Ler Americanah foi uma experiência incrível porque era como se eu já soubesse tudo o que ela estava me contando, porque tudo fazia muito sentido, mas ao mesmo tempo é impossível que eu já soubesse porque é a primeira vez que eu li. E mesmo depois de mais de quinhentas páginas (com momentos de pura tensão em que eu olhava quantas páginas faltavam para o fim do livro e me desesperava porque não era possível que tudo fosse acabar bem em tão pouco espaço) eu só queria voltar para o começo e ler tudo de novo. Queria voltar para o início da história da Ifemelu para reler o quanto ela mudou e o quanto ela evoluiu depois do que ela passou. E especialmente, reler para perceber as nuances da narrativa que vai e volta, uma hora no salão de tranças, uma hora no passado do ensino médio idílico do casal.

A convicção que fica é a de que a história do seu próprio país não deve ser esquecida em detrimento da história eurocêntrica, nem a cultura do próprio país ser diminuída diante da cultura dos países ditos colonizadores. A educação é uma das formas mais efetivas de se demonstrar a importância dos aspectos culturais, linguísticos e históricos de cada país para a formação do aluno, e a noção de que vivemos em um mundo globalizado dominado por corporações interessadas na manutenção da situação atual deve ser igualmente trabalhada com os jovens.

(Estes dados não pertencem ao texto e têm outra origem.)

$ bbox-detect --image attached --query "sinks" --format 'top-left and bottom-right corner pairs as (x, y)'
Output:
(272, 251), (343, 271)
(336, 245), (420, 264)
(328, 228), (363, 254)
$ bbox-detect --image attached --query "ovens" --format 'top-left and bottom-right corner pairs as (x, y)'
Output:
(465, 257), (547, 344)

A conexão que pode ser feita entre as situações vividas pela protagonista e a situação do Brasil também deve ser reiterada: enquanto nos Estados Unidos e no Brasil temos uma sociedade mais dividida racialmente do que na Nigéria, no Brasil temos a ideia de que o racismo é menos problemático devido ao mito da miscigenação; no entanto, a própria autora, quando visitou o Rio de Janeiro, comentou que por mais que tenha visto muitos negros nas ruas, eles quase não são vistos nos locais frequentados pela classe alta a que ela teve acesso. Enquanto a protagonista percebe que a maioria dos estadunidenses não faz ideia do que seja a África, acreditando que é um único país, onde a selva e a miséria predominam, no Brasil temos uma enorme ignorância a respeito de outros países da América Latina, nossos vizinhos, a tal ponto que o brasileiro médio pode saber quais são as capitais europeias mas não sabe as capitais sul-americanas.

Por outro lado, a visão da autora de que é preciso ‘voltar ao país de origem’ para dar nova oportunidade de crescimento também pode ser aplicada ao Brasil: numa época em que cidadãos descontentes cada vez mais saem do país para tentar a sorte em países ditos desenvolvidos, é importante pensar em voltarmos e ficarmos, pois apenas quando a elite intelectual e cultural do país estiver organizada para fazer com que o país melhore é que ele de fato pode ter uma chance de melhorar.

É muito raro eu gostar tanto de um livro, ainda mais um que não é o gênero que eu acabo escolhendo. Fiquei muito agradecida de ter ser sido de certa forma ‘obrigada’ a ler esse. Recomendo fortemente!